An undated photo of an Alexander Archipelago wolf in Southeast Alaska. (Photo by Robin Silver/Center for Biological Diversity)

State wildlife officials have reported that 68 wolves were taken by trappers on and around Prince of Wales Island.

Conservationists had unsuccessfully sued to block the 21-day trapping season. They argued that the state and federal officials are allowing wolves to be killed unsustainably.

But regional wildlife supervisor Tom Schumacher says the Alaska Department of Fish and Game’s managers are confident the island’s Alexander Archipelago wolf population is healthy.
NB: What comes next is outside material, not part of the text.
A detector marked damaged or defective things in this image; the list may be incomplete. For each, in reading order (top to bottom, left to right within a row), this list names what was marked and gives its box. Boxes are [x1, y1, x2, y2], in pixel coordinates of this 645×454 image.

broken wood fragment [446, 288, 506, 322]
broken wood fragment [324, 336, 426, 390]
If you can catch 68 wolves in three weeks,” Schumacher told CoastAlaska, “I think that means you still have a pretty robust population of wolves.”

The state agency estimated around 316 wolves in the fall of 2019. But that number doesn’t include the record 165 wolves  reportedly killed by hunters and trappers over four weeks later that year.

State biologists won’t have the fall 2020 population estimate until later this year to assess the impact of the latest harvest.

“We’re pretty confident that we’ll have a fall population right within our population objective range of 150 to 200 wolves,” Schumacher said.

Conservationists argue that the wolf population is threatened and that some hunters and trappers don’t report their kills. The Center for Biological Diversity filed a petition with federal authorities to list the grey wolf subspecies.

“This level of carnage shows that wolves in Southeast Alaska desperately need the protections of the Endangered Species Act or they’ll become another statistic in the wildlife extinction crisis,” Shaye Wolfe, a staff scientist in Oakland, California wrote in a statement for the organization.

Prince of Wales residents have testified in hearings that the true wolf population is higher than official estimates. Many blame the canine predators for the falling deer population where venison is an affordable alternative to expensive store-bought meat.

Conservationists counter that decades of commercial clear cuts on Prince of Wales Island forests are to blame for thin deer herds. A legal challenge  filed by the Anchorage-based Alaska Wildlife Alliance is headed for trial. A date is expected to be set in February.

Editor’s Note: This article has been corrected to reflect that the trapping season was 21 days long.